[Document]
"""

Hi antu456, I am experiencing the same problem as you on LSI 9211-8i and 64-bit Debian with kernel from testing, current version 3.14-1. 

Like in your case the disk actually wakes up and I get one hostbyte=DID_OK driverbyte=DRIVER_OK and couple of hostbyte=DID_OK driverbyte=DRIVER_SENSE, in dmesg I can see end_request: I/O error but no error on higher level. I am setting the standby timeout on drives with hdparm -S 150 and sometimes I am waking them up with the same command. (I am not going to specifics why I do that, it is probably not important.) I am yet not sure if the problem occurs with standard I/O from system or when I am waking up the drive with -S 150 command. 

The problem occurs only sometimes. I have this controller only couple of weeks and I have experienced it fewer than 10 times. Drives are going to standby and waking up couple of times a day. Until now the errors were always on same drive on last port of the card, marked as slot 7 in dmesg / kernel messages. I did not yet test reconnecting drives to other ports. What is your setup? Which exact controller do you have, on which drive does it happen and how often?

----------

## antu456

Unfortunately the problem persists.

I've now updated to gentoo-sources-3.17.1 but still get the errors. I'm just ignoring them as they seem to not cause any problems/corruptions.

----------

## frostschutz

I'm using a 7 disk raid5 and sending disks to standby works fine for me. Nothing in dmesg. It even does "staggered spinup", when I try to access the HDD filesystems. So it waits for the first disk to wait and return data, then proceeds to the next disk and so on... (with 7 disks this makes the wakeup process kinda slow). No raid controller involved though, all onboard. So I assume this is an issue with your controller(s)...?

"""

[Set task 1]
Answer these questions from the forum thread about drive standby errors:
(a) Which kernel package did antu456 update to?
(b) How many disks are in frostschutz's raid5?
(c) Which command does the first poster use to set the standby timeout on the drives?
[Set task 2]
Continue the forum thread about drive standby errors, starting after its final post.

[Records supplied]
"""

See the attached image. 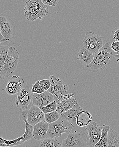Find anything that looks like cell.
<instances>
[{"label": "cell", "instance_id": "484cf974", "mask_svg": "<svg viewBox=\"0 0 119 147\" xmlns=\"http://www.w3.org/2000/svg\"><path fill=\"white\" fill-rule=\"evenodd\" d=\"M39 81L41 86L44 89V90L48 91L51 86V82L50 79H44Z\"/></svg>", "mask_w": 119, "mask_h": 147}, {"label": "cell", "instance_id": "d6986e66", "mask_svg": "<svg viewBox=\"0 0 119 147\" xmlns=\"http://www.w3.org/2000/svg\"><path fill=\"white\" fill-rule=\"evenodd\" d=\"M119 147V133L110 128L107 136V147Z\"/></svg>", "mask_w": 119, "mask_h": 147}, {"label": "cell", "instance_id": "4dcf8cb0", "mask_svg": "<svg viewBox=\"0 0 119 147\" xmlns=\"http://www.w3.org/2000/svg\"><path fill=\"white\" fill-rule=\"evenodd\" d=\"M5 39L4 37L3 36L1 32V26H0V44L3 43V42H5Z\"/></svg>", "mask_w": 119, "mask_h": 147}, {"label": "cell", "instance_id": "9a60e30c", "mask_svg": "<svg viewBox=\"0 0 119 147\" xmlns=\"http://www.w3.org/2000/svg\"><path fill=\"white\" fill-rule=\"evenodd\" d=\"M82 110V109L81 107L79 104L77 103L69 110L64 113H61L60 114V117L61 118L67 120L72 124H76L77 116Z\"/></svg>", "mask_w": 119, "mask_h": 147}, {"label": "cell", "instance_id": "ac0fdd59", "mask_svg": "<svg viewBox=\"0 0 119 147\" xmlns=\"http://www.w3.org/2000/svg\"><path fill=\"white\" fill-rule=\"evenodd\" d=\"M93 116L88 111H81L78 114L77 118V124L80 127L87 126L92 122Z\"/></svg>", "mask_w": 119, "mask_h": 147}, {"label": "cell", "instance_id": "8992f818", "mask_svg": "<svg viewBox=\"0 0 119 147\" xmlns=\"http://www.w3.org/2000/svg\"><path fill=\"white\" fill-rule=\"evenodd\" d=\"M88 141V133L85 129L80 132L68 134L67 138L63 141L62 147H85Z\"/></svg>", "mask_w": 119, "mask_h": 147}, {"label": "cell", "instance_id": "2e32d148", "mask_svg": "<svg viewBox=\"0 0 119 147\" xmlns=\"http://www.w3.org/2000/svg\"><path fill=\"white\" fill-rule=\"evenodd\" d=\"M94 55L95 53L90 51L84 46L81 48L77 53V59L80 61L81 64L85 66L92 62L94 59Z\"/></svg>", "mask_w": 119, "mask_h": 147}, {"label": "cell", "instance_id": "7a4b0ae2", "mask_svg": "<svg viewBox=\"0 0 119 147\" xmlns=\"http://www.w3.org/2000/svg\"><path fill=\"white\" fill-rule=\"evenodd\" d=\"M24 11L26 18L32 22L42 19L49 13L47 6L43 4L41 0H27L25 4Z\"/></svg>", "mask_w": 119, "mask_h": 147}, {"label": "cell", "instance_id": "ba28073f", "mask_svg": "<svg viewBox=\"0 0 119 147\" xmlns=\"http://www.w3.org/2000/svg\"><path fill=\"white\" fill-rule=\"evenodd\" d=\"M103 41L102 36L96 34L93 31H89L86 33L83 43L86 49L95 53L103 46Z\"/></svg>", "mask_w": 119, "mask_h": 147}, {"label": "cell", "instance_id": "277c9868", "mask_svg": "<svg viewBox=\"0 0 119 147\" xmlns=\"http://www.w3.org/2000/svg\"><path fill=\"white\" fill-rule=\"evenodd\" d=\"M19 52L15 47L9 48L8 53L4 64L0 70V78H8L17 68Z\"/></svg>", "mask_w": 119, "mask_h": 147}, {"label": "cell", "instance_id": "e0dca14e", "mask_svg": "<svg viewBox=\"0 0 119 147\" xmlns=\"http://www.w3.org/2000/svg\"><path fill=\"white\" fill-rule=\"evenodd\" d=\"M77 103V99L74 98V96L68 97L57 104L56 111L60 114L64 113L72 108Z\"/></svg>", "mask_w": 119, "mask_h": 147}, {"label": "cell", "instance_id": "30bf717a", "mask_svg": "<svg viewBox=\"0 0 119 147\" xmlns=\"http://www.w3.org/2000/svg\"><path fill=\"white\" fill-rule=\"evenodd\" d=\"M85 127V129L88 133L89 141L88 146L90 147H94L101 138L102 127L98 125L95 122H91L90 123Z\"/></svg>", "mask_w": 119, "mask_h": 147}, {"label": "cell", "instance_id": "4316f807", "mask_svg": "<svg viewBox=\"0 0 119 147\" xmlns=\"http://www.w3.org/2000/svg\"><path fill=\"white\" fill-rule=\"evenodd\" d=\"M28 112V110H27V109H23L20 108L18 113V115L19 116V119L24 121L25 120H27Z\"/></svg>", "mask_w": 119, "mask_h": 147}, {"label": "cell", "instance_id": "ffe728a7", "mask_svg": "<svg viewBox=\"0 0 119 147\" xmlns=\"http://www.w3.org/2000/svg\"><path fill=\"white\" fill-rule=\"evenodd\" d=\"M110 129V125L106 124L103 125L102 126V134L101 138L94 147H107V136Z\"/></svg>", "mask_w": 119, "mask_h": 147}, {"label": "cell", "instance_id": "52a82bcc", "mask_svg": "<svg viewBox=\"0 0 119 147\" xmlns=\"http://www.w3.org/2000/svg\"><path fill=\"white\" fill-rule=\"evenodd\" d=\"M0 26L1 33L5 42H9L14 40L16 34L15 24L9 16L4 14L0 15Z\"/></svg>", "mask_w": 119, "mask_h": 147}, {"label": "cell", "instance_id": "4fadbf2b", "mask_svg": "<svg viewBox=\"0 0 119 147\" xmlns=\"http://www.w3.org/2000/svg\"><path fill=\"white\" fill-rule=\"evenodd\" d=\"M45 114L40 108L33 106L28 110L27 121L29 124L34 125L44 120Z\"/></svg>", "mask_w": 119, "mask_h": 147}, {"label": "cell", "instance_id": "d4e9b609", "mask_svg": "<svg viewBox=\"0 0 119 147\" xmlns=\"http://www.w3.org/2000/svg\"><path fill=\"white\" fill-rule=\"evenodd\" d=\"M31 91L32 93H42L45 91L44 89L42 88V87L41 86L39 82V81H37L34 84H33L32 86V88L31 90Z\"/></svg>", "mask_w": 119, "mask_h": 147}, {"label": "cell", "instance_id": "f1b7e54d", "mask_svg": "<svg viewBox=\"0 0 119 147\" xmlns=\"http://www.w3.org/2000/svg\"><path fill=\"white\" fill-rule=\"evenodd\" d=\"M111 35L113 40L115 41L119 42V28L114 29L112 31Z\"/></svg>", "mask_w": 119, "mask_h": 147}, {"label": "cell", "instance_id": "7402d4cb", "mask_svg": "<svg viewBox=\"0 0 119 147\" xmlns=\"http://www.w3.org/2000/svg\"><path fill=\"white\" fill-rule=\"evenodd\" d=\"M7 45L0 46V70L1 69L7 56L9 49Z\"/></svg>", "mask_w": 119, "mask_h": 147}, {"label": "cell", "instance_id": "83f0119b", "mask_svg": "<svg viewBox=\"0 0 119 147\" xmlns=\"http://www.w3.org/2000/svg\"><path fill=\"white\" fill-rule=\"evenodd\" d=\"M43 3L47 6L56 7L58 4L59 0H41Z\"/></svg>", "mask_w": 119, "mask_h": 147}, {"label": "cell", "instance_id": "6da1fadb", "mask_svg": "<svg viewBox=\"0 0 119 147\" xmlns=\"http://www.w3.org/2000/svg\"><path fill=\"white\" fill-rule=\"evenodd\" d=\"M111 44L109 42H106L102 48L95 53L92 62L85 66L87 70L90 72L96 73L99 70H103L110 64L113 57Z\"/></svg>", "mask_w": 119, "mask_h": 147}, {"label": "cell", "instance_id": "5b68a950", "mask_svg": "<svg viewBox=\"0 0 119 147\" xmlns=\"http://www.w3.org/2000/svg\"><path fill=\"white\" fill-rule=\"evenodd\" d=\"M73 127V124L67 120L60 117L57 121L49 124L47 138H59L63 134H69Z\"/></svg>", "mask_w": 119, "mask_h": 147}, {"label": "cell", "instance_id": "7c38bea8", "mask_svg": "<svg viewBox=\"0 0 119 147\" xmlns=\"http://www.w3.org/2000/svg\"><path fill=\"white\" fill-rule=\"evenodd\" d=\"M33 104L39 107L46 106L55 100L54 96L48 91H45L42 93H33Z\"/></svg>", "mask_w": 119, "mask_h": 147}, {"label": "cell", "instance_id": "cb8c5ba5", "mask_svg": "<svg viewBox=\"0 0 119 147\" xmlns=\"http://www.w3.org/2000/svg\"><path fill=\"white\" fill-rule=\"evenodd\" d=\"M57 103L56 102L55 100H54L46 106L41 107L40 109L44 114H46L56 111L57 108Z\"/></svg>", "mask_w": 119, "mask_h": 147}, {"label": "cell", "instance_id": "44dd1931", "mask_svg": "<svg viewBox=\"0 0 119 147\" xmlns=\"http://www.w3.org/2000/svg\"><path fill=\"white\" fill-rule=\"evenodd\" d=\"M41 147H61L62 144L55 138H46L40 144Z\"/></svg>", "mask_w": 119, "mask_h": 147}, {"label": "cell", "instance_id": "3957f363", "mask_svg": "<svg viewBox=\"0 0 119 147\" xmlns=\"http://www.w3.org/2000/svg\"><path fill=\"white\" fill-rule=\"evenodd\" d=\"M49 79L51 84L48 91L53 95L57 104L68 97L74 96V93L68 92L69 87L62 79L54 76H51Z\"/></svg>", "mask_w": 119, "mask_h": 147}, {"label": "cell", "instance_id": "5bb4252c", "mask_svg": "<svg viewBox=\"0 0 119 147\" xmlns=\"http://www.w3.org/2000/svg\"><path fill=\"white\" fill-rule=\"evenodd\" d=\"M49 123L45 119L33 125V136L35 140H41L47 138Z\"/></svg>", "mask_w": 119, "mask_h": 147}, {"label": "cell", "instance_id": "603a6c76", "mask_svg": "<svg viewBox=\"0 0 119 147\" xmlns=\"http://www.w3.org/2000/svg\"><path fill=\"white\" fill-rule=\"evenodd\" d=\"M60 117L59 113L56 110L54 112L45 114L44 119L49 124L57 121Z\"/></svg>", "mask_w": 119, "mask_h": 147}, {"label": "cell", "instance_id": "f546056e", "mask_svg": "<svg viewBox=\"0 0 119 147\" xmlns=\"http://www.w3.org/2000/svg\"><path fill=\"white\" fill-rule=\"evenodd\" d=\"M111 48L113 51L114 52L118 53L119 52V42H113L111 44Z\"/></svg>", "mask_w": 119, "mask_h": 147}, {"label": "cell", "instance_id": "9c48e42d", "mask_svg": "<svg viewBox=\"0 0 119 147\" xmlns=\"http://www.w3.org/2000/svg\"><path fill=\"white\" fill-rule=\"evenodd\" d=\"M33 95L28 86H23L20 91L15 94V103L18 108L27 109Z\"/></svg>", "mask_w": 119, "mask_h": 147}, {"label": "cell", "instance_id": "1f68e13d", "mask_svg": "<svg viewBox=\"0 0 119 147\" xmlns=\"http://www.w3.org/2000/svg\"><path fill=\"white\" fill-rule=\"evenodd\" d=\"M114 59L118 62V64H119V52L117 53L116 54H115L114 56Z\"/></svg>", "mask_w": 119, "mask_h": 147}, {"label": "cell", "instance_id": "8fae6325", "mask_svg": "<svg viewBox=\"0 0 119 147\" xmlns=\"http://www.w3.org/2000/svg\"><path fill=\"white\" fill-rule=\"evenodd\" d=\"M24 83L23 78L16 76H13L8 82L5 90L9 95H15L24 86Z\"/></svg>", "mask_w": 119, "mask_h": 147}]
</instances>
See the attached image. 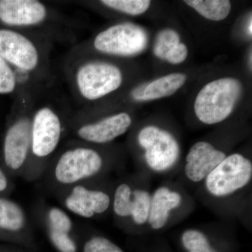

"""

[Reply 1]
(a) gentoo-sources-3.17.1
(b) Seven
(c) hdparm -S 150

[Reply 2]
----------

## antu456

Yes, it seems to be a problem with the LSI 9211-8i controller (IBM ServeRAID M1015 uses the same chip). It's probably a driver/firmware problem, so there is not much we can do about it. :/

----------

## jgehring123

Did anyone find out anything more about this? I am hitting a very similar situation and can add some data. I have output below from dmesg when this case is hit. There are a few extra lines of debugging that I inserted. The sense data logs are from executing:

~ # echo 0x9411 > /proc/sys/dev/scsi/logging_level

I'm running on a supermicro 6036ST-6LR (http://www.supermicro.com/products/system/3U/6036/SYS-6036ST-6LR.cfm) This system sports two storage processors with joint access to an array of 16 dual-ported SAS drives. 

The reproduction recipe:

* Start raid6 array of 8 drives (controller A)

* Begin long running dd read against the array (controller A)

* On controller B, begin loop that calls sdparm once per second against a drive included in the array started on controller A. 

   sdparm --page=po --clear=IDLE_B,IDLE_C,STANDBY_Y -S /dev/sdd

* Note on controller A that the drive sdd is kicked from the raid array with the dmesg output listed below.  (in this case sdd happens to refer to the same drive on both controllers)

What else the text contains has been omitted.